*Exercise details*
I would like the records restated word for word, without the pictures.

*Given records*
------------------------------------------------------------
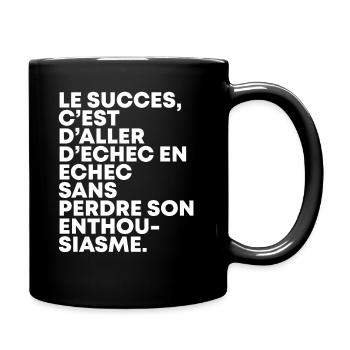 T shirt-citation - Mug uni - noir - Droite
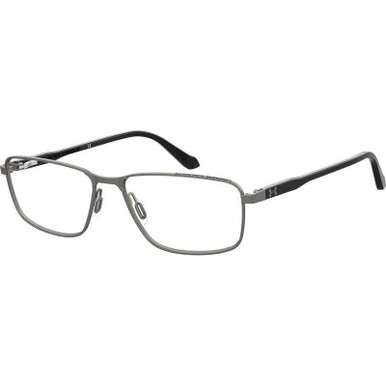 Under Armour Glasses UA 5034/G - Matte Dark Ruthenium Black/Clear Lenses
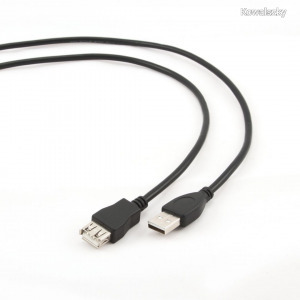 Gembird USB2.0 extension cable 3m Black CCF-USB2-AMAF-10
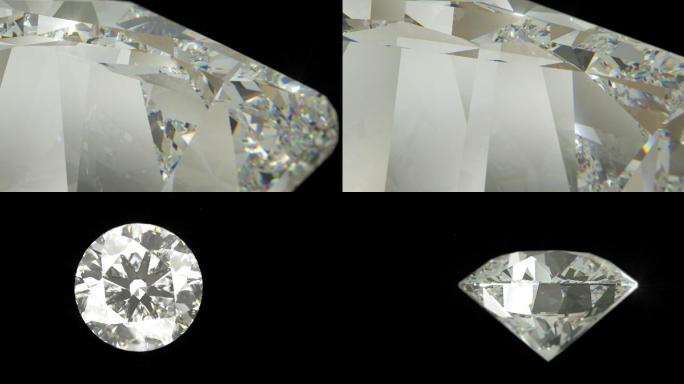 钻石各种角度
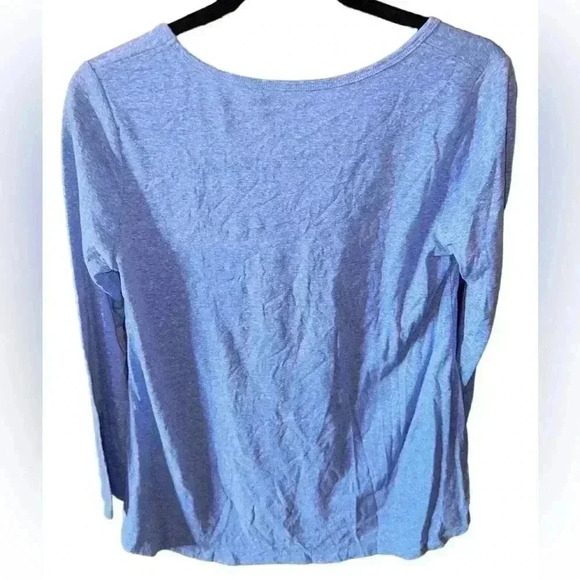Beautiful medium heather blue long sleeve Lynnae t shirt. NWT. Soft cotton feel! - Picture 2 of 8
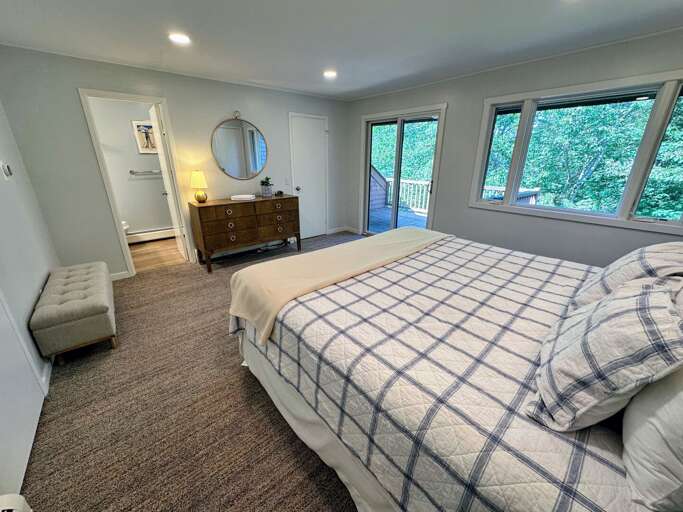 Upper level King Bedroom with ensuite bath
------------------------------------------------------------
*Response to the exercise*
 T shirt-citation - Mug uni - noir - Droite
 Under Armour Glasses UA 5034/G - Matte Dark Ruthenium Black/Clear Lenses
 Gembird USB2.0 extension cable 3m Black CCF-USB2-AMAF-10
 钻石各种角度
Beautiful medium heather blue long sleeve Lynnae t shirt. NWT. Soft cotton feel! - Picture 2 of 8
 Upper level King Bedroom with ensuite bath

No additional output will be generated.